The White House from Washington, DC, Public domain, via Wikimedia Commons President Donald J. Trump joins India’s Prime Minister Narendra Modi on stage Sunday, Sept. 22, 2019, at a rally in honor of Prime Minister Modi at NRG Stadium in Houston, Texas.

By Shayan Shaukat

Hindutva is no longer a primarily domestic project: it has become one of the world’s most globally embedded far-right movements. Fusing majoritarian ideology with neoliberal governance, diaspora lobbying networks and digital surveillance capitalism, the BJP–RSS ecosystem now shapes culture-war politics and geopolitical alignments far beyond India. This essay maps Hindutva as a transnational form of twenty-first-century fascism, and what confronting it demands from the left worldwide.

Introduction

Fascism no longer arrives in uniformed battalions; it emerges through digital ecosystems, diaspora networks, global capitalist infrastructures and civilisational identity myths. Hindutva (long misread outside India as a primarily domestic nationalist project) is today one of the most globally embedded and internationally consequential far-right movements in the world.

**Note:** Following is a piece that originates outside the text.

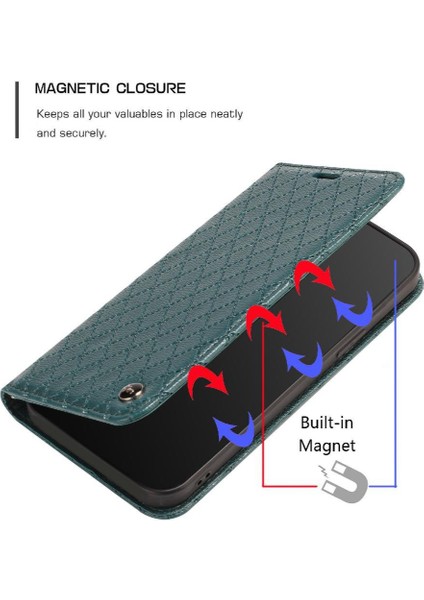 Xiaomi Poco C75 Iş Flip Manyetik Kabuk Kart Yuvaları Tutucu Için Kılıf (Yurt Dışından)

Its ideological foundations draw on European fascism; its contemporary consolidation is inseparable from neoliberal capitalism and surveillance technology; and its geopolitical ambitions and transnational propaganda networks position it at the centre of a global right-wing realignment.

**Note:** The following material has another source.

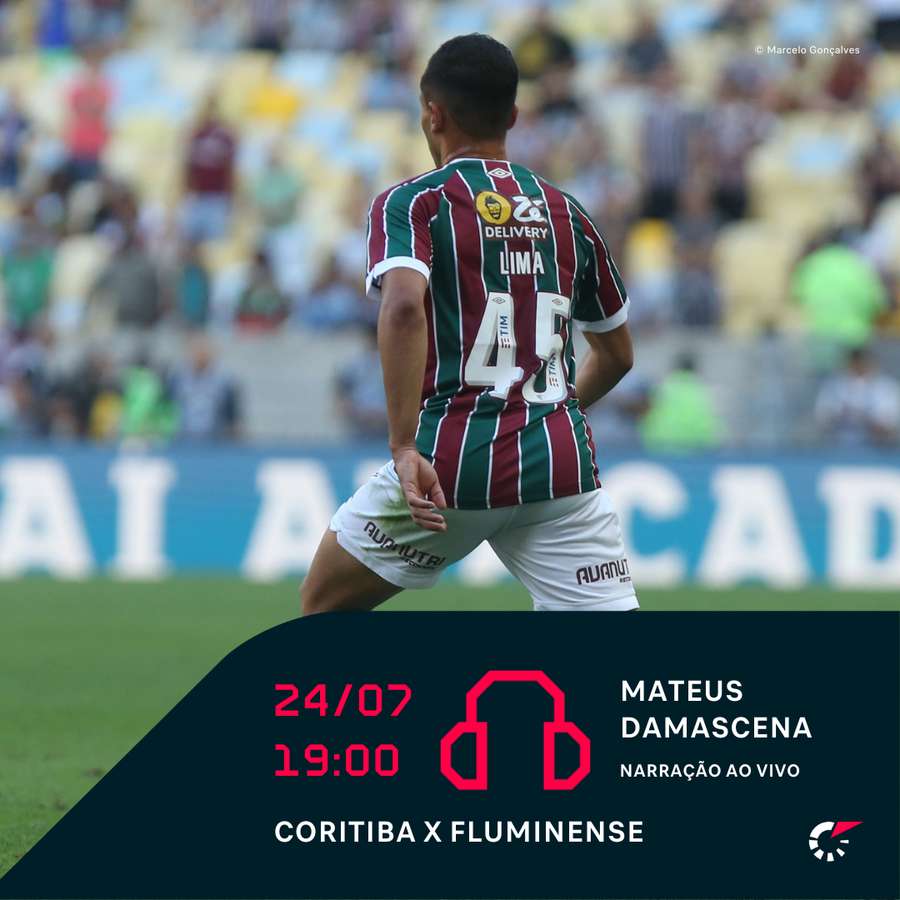 Coritiba x Fluminense: onde assistir ao jogo pelo Brasileirão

Across the United States (US), Europe, Israel, the Gulf, and increasingly Africa, the BJP-RSS combine collaborates with right-wing Christian nationalists, Zionist movements, anti-Muslim think tanks, tech corporations, and diaspora lobbying groups to carry Hindutva’s culture-war politics into Western legislatures, school boards, media spaces and foreign policy debates. The ‘Howdy Modi’ mega-rally with Donald Trump, the Overseas Friends of the BJP’s role in mobilising diaspora disinformation campaigns during the 2020 and 2024 US elections, the lobbying of the Hindu American Foundation (HAF) on Capitol Hill, the RSS–Likud ideological affinity in India–Israel relations, and Hindu nationalist pressure groups in the United Kingdom (UK) targeting Labour politicians, all reveal a movement that is not simply reshaping India, but also actively reshaping global far-right politics.

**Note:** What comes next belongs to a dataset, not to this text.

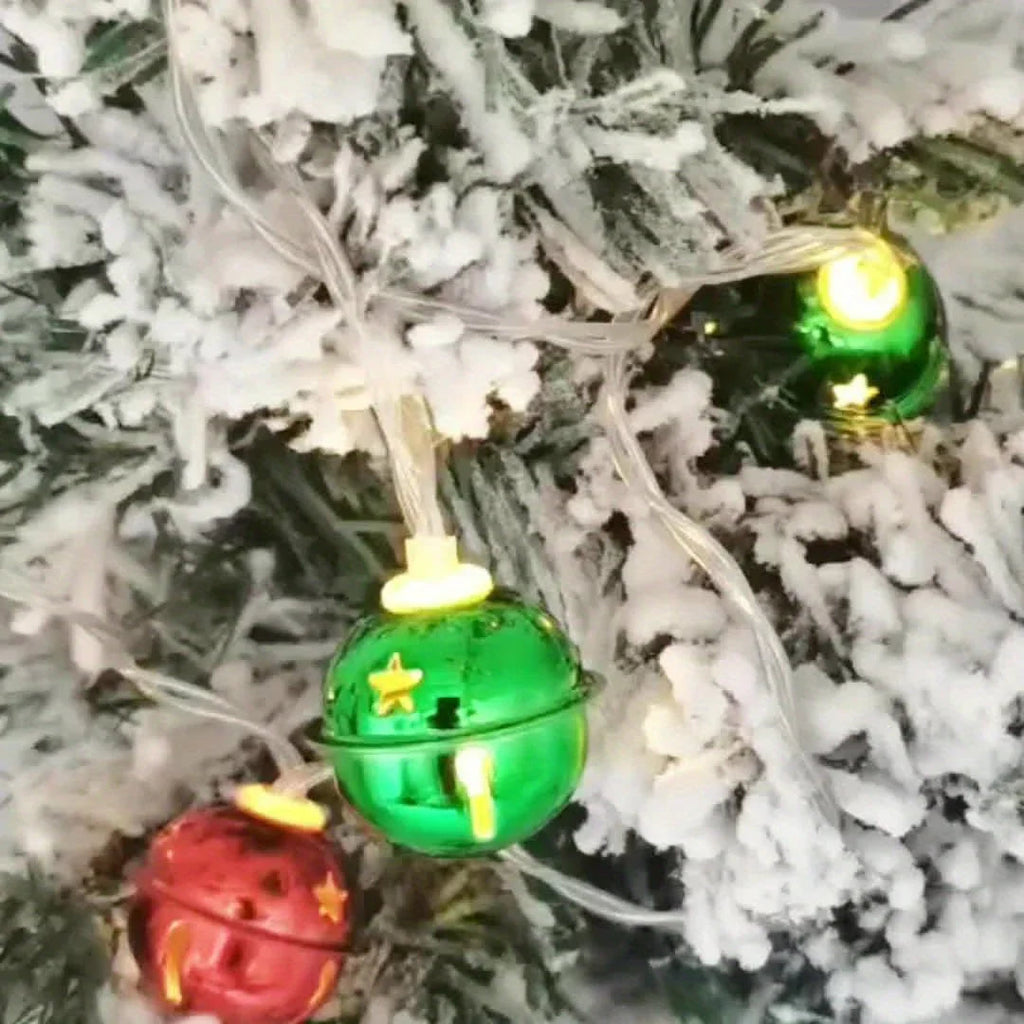 LED Bell Light Strand, 2m Long, 10 Lights for Home and Christmas Decor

This essay examines Hindutva not just as a local authoritarian turn but as a global case study in twenty-first-century fascism, a project rooted in transnational networks, legitimised by neoliberal governance, amplified by diaspora infrastructure, and enabled by digital surveillance capitalism. Its ideological, geopolitical, ecological, and civilisational implications extend far beyond India, offering lessons for activists and left movements confronting the far-right worldwide.